# What needs to be done
Return, from the listing below, each line where the word "States" appears.

(Material shown Opens)

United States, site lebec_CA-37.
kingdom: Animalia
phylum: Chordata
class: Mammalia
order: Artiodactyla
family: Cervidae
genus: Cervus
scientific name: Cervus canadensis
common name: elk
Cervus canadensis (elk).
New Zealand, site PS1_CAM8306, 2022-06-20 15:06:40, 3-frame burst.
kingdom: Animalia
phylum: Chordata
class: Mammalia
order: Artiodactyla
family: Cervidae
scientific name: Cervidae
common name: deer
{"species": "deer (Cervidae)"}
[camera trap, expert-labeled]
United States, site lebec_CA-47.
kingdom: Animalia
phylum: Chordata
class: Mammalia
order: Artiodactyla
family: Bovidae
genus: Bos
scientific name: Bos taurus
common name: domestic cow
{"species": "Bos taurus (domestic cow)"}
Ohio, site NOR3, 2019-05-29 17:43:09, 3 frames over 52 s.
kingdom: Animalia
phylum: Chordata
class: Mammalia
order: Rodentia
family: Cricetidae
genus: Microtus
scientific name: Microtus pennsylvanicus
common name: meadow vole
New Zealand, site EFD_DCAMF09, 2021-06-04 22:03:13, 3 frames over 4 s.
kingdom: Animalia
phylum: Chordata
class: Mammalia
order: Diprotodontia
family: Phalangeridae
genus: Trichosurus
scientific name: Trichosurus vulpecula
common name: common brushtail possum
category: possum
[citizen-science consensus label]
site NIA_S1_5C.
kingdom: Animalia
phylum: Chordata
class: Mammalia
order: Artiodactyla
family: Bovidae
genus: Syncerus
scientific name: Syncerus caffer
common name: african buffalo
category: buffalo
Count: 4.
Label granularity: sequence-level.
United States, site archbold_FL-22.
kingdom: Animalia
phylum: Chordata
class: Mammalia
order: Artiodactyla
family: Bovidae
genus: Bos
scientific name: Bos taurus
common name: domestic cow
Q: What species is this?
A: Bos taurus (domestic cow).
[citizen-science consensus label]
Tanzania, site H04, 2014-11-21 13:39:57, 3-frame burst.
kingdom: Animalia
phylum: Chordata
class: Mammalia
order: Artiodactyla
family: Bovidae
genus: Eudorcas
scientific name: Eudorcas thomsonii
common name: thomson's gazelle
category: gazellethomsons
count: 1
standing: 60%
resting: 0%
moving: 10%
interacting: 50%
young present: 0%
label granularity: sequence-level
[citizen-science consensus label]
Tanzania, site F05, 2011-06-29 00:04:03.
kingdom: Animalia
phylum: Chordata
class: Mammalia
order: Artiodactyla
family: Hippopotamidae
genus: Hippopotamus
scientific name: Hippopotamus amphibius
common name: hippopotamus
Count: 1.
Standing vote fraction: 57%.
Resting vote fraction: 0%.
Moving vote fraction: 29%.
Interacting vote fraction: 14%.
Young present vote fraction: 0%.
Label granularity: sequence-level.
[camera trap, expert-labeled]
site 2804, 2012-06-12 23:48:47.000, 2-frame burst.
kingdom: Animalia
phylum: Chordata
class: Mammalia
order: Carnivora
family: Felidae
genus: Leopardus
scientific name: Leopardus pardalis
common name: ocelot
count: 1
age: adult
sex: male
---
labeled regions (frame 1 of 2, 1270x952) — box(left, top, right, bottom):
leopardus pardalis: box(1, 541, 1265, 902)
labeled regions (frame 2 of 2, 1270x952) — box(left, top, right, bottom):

(Material shown Closes)

# Response below
United States, site lebec_CA-37.
United States, site lebec_CA-47.
United States, site archbold_FL-22.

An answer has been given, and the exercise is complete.